Natural gas utilities are required to submit “Clean Heat Plans” next year showing how they will achieve a 4% reduction in emissions from 2015 levels by 2025, and a 22% reduction in 2030.
“We have our clean heat plans coming in future years and that’s where the rubber will meet the road,” Commissioner John Gavan said.
The commission is also updating its natural gas planning rules, but in this case Xcel Energy had proved the need for the project, Gavan said.
“If we were two years down the road it might be a different decision point, but where we are today we are faced with the obligation to serve,” he said.
Brooke Trammell, an Xcel Energy executive, said in testimony that the company can move forward with the West Metro project and at the same time its local distribution company, or LDC, can meet its obligation under Senate Bill 264.
“A reasonable path forward lies with a portfolio of emissions reduction strategies including dual fuel heating systems, supply-side options and other measures,” Trammell said. “These measures will ensure that emissions of our LDC system will be reduced over time to meet the goals.”
Still, the commissioners said they were concerned by the lack of alternatives and the cost of the project.

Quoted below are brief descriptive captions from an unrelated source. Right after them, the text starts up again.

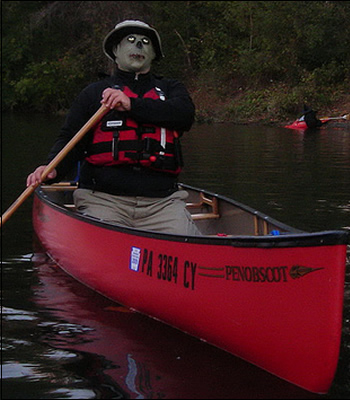 man dressed as a zombie in a canoe
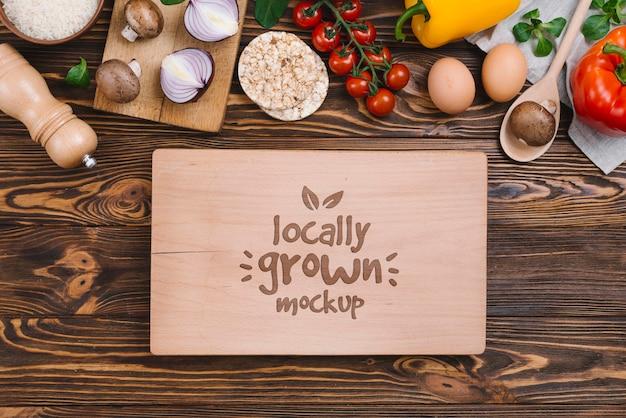 Vista superior maquete de comida vegana de legumes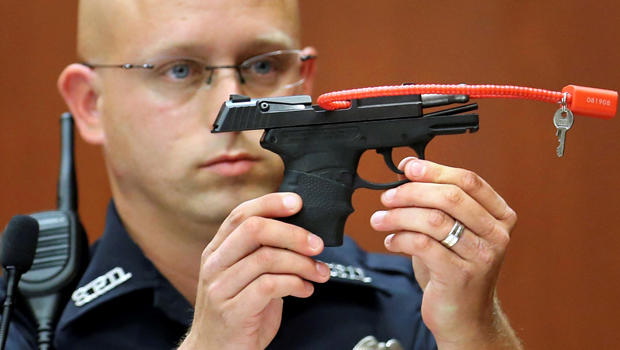 Sanford police officer Timothy Smith holds up the gun that was used to kill Trayvon Martin while testifying during George Zimmerman's murder trial in Seminole circuit court in Sanford, Florida, June 28, 2013.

“I’d like to see stronger alternatives than what we saw in this case,” Commission Chairman Eric Blank said, adding that the commission should issue a finding “expressing our disappointment and putting the company on notice.”
The balance of the costs compared to the number of customers served was another point of contention for the commission.
“Is growth paying its way?” Gilman said. “This is kind of a prime example of looking at a project for a pretty limited number of customers, which is not going to be supported by any projections to increase revenue.”
Blank estimated that at $32 million the project was equal to a $4,500 to $5,000 subsidy for each Sloan Lake customer, paid by the rest of Xcel Energy’s customers.
“It seems like the company has a single solution to every safety and reliability problem, which is to spend money and stick it in the rate base, socializing the cost,” Blank said.